Walter and Eliza Hall Institute of Medical Research in Victoria, Australia led one of the largest eye studies in the world that used AI to analyse eye images of over 50,000 people to better understand the retina's connection with various diseases.
The international study, funded by California-based Lowy Medical Research Institute, tapped into a dataset of optical coherence tomography (OCT) images from around 54,000 individuals stored at the UK Biobank. Utilising a convolutional neural network, it generated "the highest-resolution spatial dataset of retinal thickness ever produced," creating 50,000 maps with measurements at over 29,000 locations across the retina.
Moorfields Eye Hospital and University College London from the United Kingdom and the University of Washington in the United States were collaborators in the study.
FINDINGS
While previous studies have indicated correlations between retinal thickness and diseases, the WEHI-led research provided a deeper look into the complex anatomy of the retina.
One of the significant findings of this study, published in Nature Communications, is that reduced retinal thickness is "highly associated" with multiple sclerosis (MS), a chronic neurological disease affecting the brain and spine. "This result provides strong, independent confirmation of multiple reports of the utility of OCT as the source of biomarkers for MS and MS progression," it added.
Retinal thinning is also highly associated with a range of other neurodegenerative diseases, as well as cardio-metabolic disorders.
"We illustrated that the retina has unique metabolic sensitivities, with retinal thickness associated with multiple systemic metabolic diseases, and metabolites previously implicated in several retinal diseases," the study explained.
Additionally, the study identified genetic factors that influence retinal thickness, suggesting that at least 294 genes play a role in the retina's growth and development.
WHY IT MATTERS
Researchers claim their study opens up the potential for using routine eye imaging to screen for and manage diseases. Neurodegenerative conditions like dementia and metabolic disorders such as diabetes are linked to degeneration or disruption of the central nervous system, which the retina is a part of.

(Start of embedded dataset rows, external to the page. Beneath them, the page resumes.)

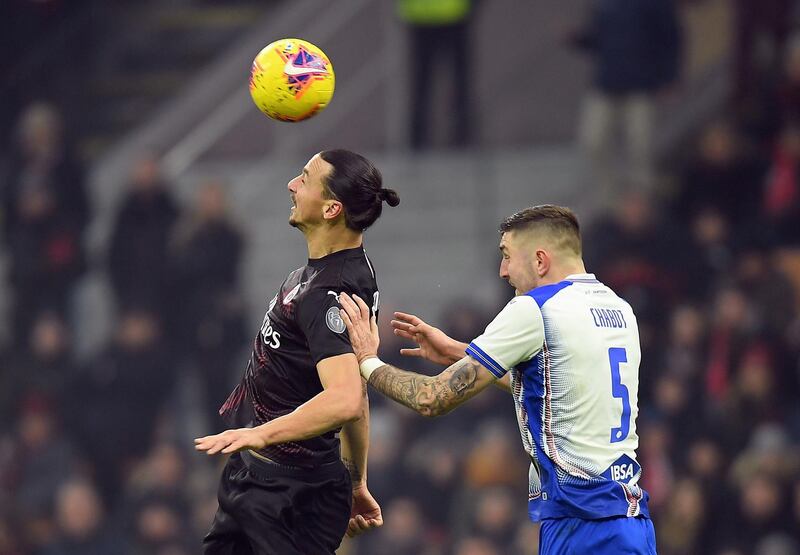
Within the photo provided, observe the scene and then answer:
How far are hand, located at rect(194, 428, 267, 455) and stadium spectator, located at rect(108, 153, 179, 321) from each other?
735 cm

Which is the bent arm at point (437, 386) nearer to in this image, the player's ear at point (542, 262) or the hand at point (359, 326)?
the hand at point (359, 326)

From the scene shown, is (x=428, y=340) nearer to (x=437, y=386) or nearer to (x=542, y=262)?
(x=437, y=386)

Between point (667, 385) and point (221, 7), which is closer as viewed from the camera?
point (667, 385)

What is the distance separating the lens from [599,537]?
5.58 m

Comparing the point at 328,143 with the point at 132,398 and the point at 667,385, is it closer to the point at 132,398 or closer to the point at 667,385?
the point at 132,398

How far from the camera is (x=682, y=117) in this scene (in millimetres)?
13227

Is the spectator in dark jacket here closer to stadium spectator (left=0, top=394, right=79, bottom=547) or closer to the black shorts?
stadium spectator (left=0, top=394, right=79, bottom=547)

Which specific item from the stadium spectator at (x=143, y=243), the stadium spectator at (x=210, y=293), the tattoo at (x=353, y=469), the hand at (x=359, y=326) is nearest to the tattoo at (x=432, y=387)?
the hand at (x=359, y=326)

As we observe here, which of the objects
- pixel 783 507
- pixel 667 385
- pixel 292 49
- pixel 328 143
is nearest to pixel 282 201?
pixel 328 143

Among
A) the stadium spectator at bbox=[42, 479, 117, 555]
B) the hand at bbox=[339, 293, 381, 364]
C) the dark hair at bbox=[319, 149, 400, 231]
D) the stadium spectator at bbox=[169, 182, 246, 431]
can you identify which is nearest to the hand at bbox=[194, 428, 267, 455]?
the hand at bbox=[339, 293, 381, 364]

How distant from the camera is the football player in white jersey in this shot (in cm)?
559

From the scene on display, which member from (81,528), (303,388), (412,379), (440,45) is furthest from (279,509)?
(440,45)

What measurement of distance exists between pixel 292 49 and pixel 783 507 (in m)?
5.19

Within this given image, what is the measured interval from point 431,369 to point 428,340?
213 inches
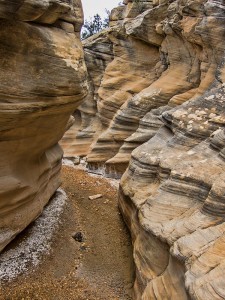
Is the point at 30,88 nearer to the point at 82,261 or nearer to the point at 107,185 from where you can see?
the point at 82,261

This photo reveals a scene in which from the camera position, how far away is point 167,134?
39.3 feet

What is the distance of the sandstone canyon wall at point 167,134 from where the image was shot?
267 inches

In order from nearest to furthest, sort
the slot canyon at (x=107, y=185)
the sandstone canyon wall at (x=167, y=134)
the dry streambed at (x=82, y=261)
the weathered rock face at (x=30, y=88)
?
the sandstone canyon wall at (x=167, y=134), the slot canyon at (x=107, y=185), the weathered rock face at (x=30, y=88), the dry streambed at (x=82, y=261)

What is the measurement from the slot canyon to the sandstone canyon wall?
4cm

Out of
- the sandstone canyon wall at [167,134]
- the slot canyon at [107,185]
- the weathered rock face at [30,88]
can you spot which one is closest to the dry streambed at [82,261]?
the slot canyon at [107,185]

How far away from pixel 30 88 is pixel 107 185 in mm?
9058

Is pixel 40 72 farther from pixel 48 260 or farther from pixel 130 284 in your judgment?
pixel 130 284

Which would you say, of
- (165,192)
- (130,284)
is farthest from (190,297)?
(130,284)

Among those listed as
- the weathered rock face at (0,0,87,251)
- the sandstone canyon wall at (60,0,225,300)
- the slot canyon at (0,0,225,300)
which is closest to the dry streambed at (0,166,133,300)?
the slot canyon at (0,0,225,300)

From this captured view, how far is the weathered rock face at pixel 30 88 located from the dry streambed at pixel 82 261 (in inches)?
45.9

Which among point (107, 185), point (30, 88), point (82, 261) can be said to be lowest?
point (107, 185)

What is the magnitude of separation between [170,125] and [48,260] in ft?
18.5

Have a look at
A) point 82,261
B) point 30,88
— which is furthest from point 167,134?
point 30,88

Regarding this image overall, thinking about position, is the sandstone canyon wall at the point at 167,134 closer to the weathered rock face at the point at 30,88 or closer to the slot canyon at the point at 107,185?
the slot canyon at the point at 107,185
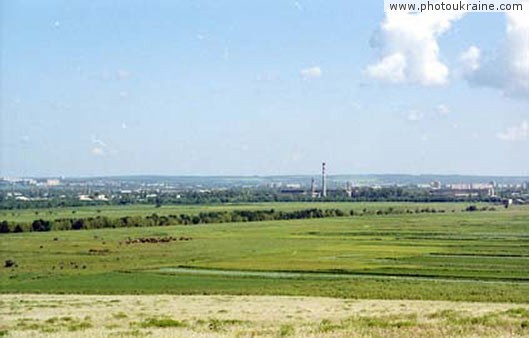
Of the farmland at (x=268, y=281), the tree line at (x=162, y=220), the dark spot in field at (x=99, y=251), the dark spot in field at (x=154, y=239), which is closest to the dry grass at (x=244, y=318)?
the farmland at (x=268, y=281)

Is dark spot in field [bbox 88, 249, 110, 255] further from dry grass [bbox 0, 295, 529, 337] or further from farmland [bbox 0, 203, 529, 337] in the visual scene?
dry grass [bbox 0, 295, 529, 337]

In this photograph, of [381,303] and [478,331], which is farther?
[381,303]

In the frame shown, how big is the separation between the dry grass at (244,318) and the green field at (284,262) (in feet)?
24.6

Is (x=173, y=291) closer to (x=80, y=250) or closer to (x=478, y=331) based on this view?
(x=478, y=331)

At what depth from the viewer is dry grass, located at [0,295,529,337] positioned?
2377 cm

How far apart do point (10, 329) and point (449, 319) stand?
46.2ft

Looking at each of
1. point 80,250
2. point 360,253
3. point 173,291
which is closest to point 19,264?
point 80,250

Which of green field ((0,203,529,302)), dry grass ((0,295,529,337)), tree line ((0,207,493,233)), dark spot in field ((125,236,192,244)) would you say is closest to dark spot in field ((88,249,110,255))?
green field ((0,203,529,302))

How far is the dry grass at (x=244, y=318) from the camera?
23.8m

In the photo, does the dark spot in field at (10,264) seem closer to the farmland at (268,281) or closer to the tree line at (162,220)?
the farmland at (268,281)

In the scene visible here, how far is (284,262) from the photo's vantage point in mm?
72188

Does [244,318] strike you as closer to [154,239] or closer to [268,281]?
[268,281]

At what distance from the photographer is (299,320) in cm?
2925

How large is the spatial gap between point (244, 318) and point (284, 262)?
138 ft
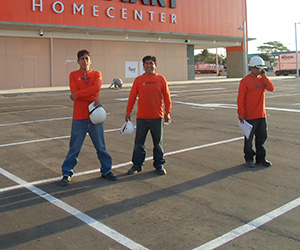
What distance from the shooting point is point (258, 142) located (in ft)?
20.6

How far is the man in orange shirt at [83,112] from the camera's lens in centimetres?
530

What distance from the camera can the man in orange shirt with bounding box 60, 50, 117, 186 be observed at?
5305 mm

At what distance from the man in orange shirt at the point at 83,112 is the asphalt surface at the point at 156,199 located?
23 centimetres

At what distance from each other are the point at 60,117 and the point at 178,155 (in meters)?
6.38

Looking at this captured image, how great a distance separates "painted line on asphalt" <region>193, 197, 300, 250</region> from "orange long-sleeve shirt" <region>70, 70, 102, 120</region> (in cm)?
273

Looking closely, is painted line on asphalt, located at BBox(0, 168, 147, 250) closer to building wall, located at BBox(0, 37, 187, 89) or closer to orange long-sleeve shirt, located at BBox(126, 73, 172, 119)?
orange long-sleeve shirt, located at BBox(126, 73, 172, 119)

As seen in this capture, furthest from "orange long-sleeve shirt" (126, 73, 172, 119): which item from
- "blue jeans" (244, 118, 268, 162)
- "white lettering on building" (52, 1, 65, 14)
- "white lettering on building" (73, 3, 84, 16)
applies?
"white lettering on building" (73, 3, 84, 16)

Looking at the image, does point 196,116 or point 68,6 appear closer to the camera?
point 196,116

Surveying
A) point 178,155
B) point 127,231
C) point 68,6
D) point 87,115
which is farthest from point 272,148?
point 68,6

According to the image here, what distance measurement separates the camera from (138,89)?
5875 millimetres

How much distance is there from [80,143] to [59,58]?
1074 inches

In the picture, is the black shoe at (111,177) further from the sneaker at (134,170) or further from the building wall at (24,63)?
the building wall at (24,63)

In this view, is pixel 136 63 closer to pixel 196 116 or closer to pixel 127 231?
pixel 196 116

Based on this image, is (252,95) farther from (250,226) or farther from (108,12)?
(108,12)
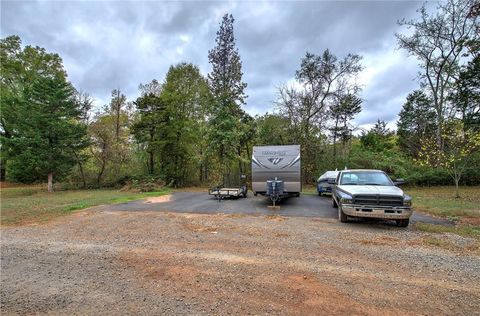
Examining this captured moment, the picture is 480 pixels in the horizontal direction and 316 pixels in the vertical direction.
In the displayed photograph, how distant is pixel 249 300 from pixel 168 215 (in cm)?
697

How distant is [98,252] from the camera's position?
550 cm

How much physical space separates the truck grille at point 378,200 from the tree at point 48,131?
71.1ft

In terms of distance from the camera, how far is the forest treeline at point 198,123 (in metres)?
21.0

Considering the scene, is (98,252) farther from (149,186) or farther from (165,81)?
(165,81)

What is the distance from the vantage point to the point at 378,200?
7340mm

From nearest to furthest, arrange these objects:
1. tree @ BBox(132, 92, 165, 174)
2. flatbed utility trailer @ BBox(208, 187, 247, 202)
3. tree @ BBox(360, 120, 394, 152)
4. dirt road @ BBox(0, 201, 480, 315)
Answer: dirt road @ BBox(0, 201, 480, 315)
flatbed utility trailer @ BBox(208, 187, 247, 202)
tree @ BBox(132, 92, 165, 174)
tree @ BBox(360, 120, 394, 152)

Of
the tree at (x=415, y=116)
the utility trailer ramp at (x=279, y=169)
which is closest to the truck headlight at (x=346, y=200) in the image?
the utility trailer ramp at (x=279, y=169)

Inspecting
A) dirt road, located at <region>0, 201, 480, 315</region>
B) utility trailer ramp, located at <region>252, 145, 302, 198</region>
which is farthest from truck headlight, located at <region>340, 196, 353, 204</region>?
utility trailer ramp, located at <region>252, 145, 302, 198</region>

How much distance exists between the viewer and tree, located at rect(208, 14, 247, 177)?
22.7 metres

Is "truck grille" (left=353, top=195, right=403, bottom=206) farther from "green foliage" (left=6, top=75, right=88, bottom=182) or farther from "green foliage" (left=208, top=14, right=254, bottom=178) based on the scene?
"green foliage" (left=6, top=75, right=88, bottom=182)

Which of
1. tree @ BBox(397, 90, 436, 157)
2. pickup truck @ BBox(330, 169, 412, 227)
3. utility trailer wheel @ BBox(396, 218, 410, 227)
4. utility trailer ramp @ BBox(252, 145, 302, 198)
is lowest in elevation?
utility trailer wheel @ BBox(396, 218, 410, 227)

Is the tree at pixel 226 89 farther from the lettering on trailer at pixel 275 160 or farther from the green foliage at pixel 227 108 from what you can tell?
the lettering on trailer at pixel 275 160

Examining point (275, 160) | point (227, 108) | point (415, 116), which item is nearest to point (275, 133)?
point (227, 108)

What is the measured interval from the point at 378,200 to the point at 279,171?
515 cm
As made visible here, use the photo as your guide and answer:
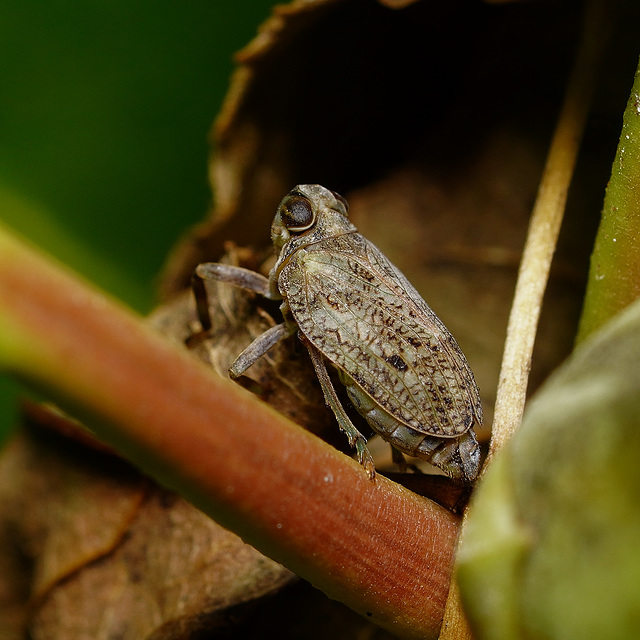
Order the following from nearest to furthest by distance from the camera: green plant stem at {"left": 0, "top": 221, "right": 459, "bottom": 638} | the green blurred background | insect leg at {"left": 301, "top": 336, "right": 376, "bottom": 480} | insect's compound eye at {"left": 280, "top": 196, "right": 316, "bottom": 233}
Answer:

"We’ve shown that retinal imaging can act as a window to the brain, by detecting associations with neurological disorders like multiple sclerosis and many other conditions," lead researcher Dr Vicki Jackson from WEHI.
The study specifically points to the potential for retinal thickness as a diagnostic biomarker "to aid in detecting and tracking the progression of numerous diseases."
"We can now pinpoint specific locations of the retina which show key changes in some diseases," Dr Jackson said.
Moreover, the study contributes to the growing field of oculomics as a "non-invasive approach for predicting and diagnosing diseases."
THE LARGER TREND
Another Australian study has linked the damage to the conjunctiva of the eye to pterygium, or tissue growth on the cornea, which can be an early predictor of skin cancer. A desktop and mobile AI-driven detection system has been developed to assess sun-related eye damage.
The Singapore Eye Research Institute has also utilised AI to scan people's retinal photos and assess their health conditions. Over the past five years, it developed two novel solutions: one for screening chronic kidney disease and another for predicting a person's biological age.
Meanwhile, in China, a generative AI model was built for automated eye disease diagnosis. Called VisionFM, it was pre-trained using 3.4 million eye images from over 500,000 people worldwide. Besides diagnosing eye diseases, it can be applied to eye disease progression prediction, systemic biomarker prediction through ocular imaging, intracranial tumour prediction, and lesion, vessel, and layer segmentation.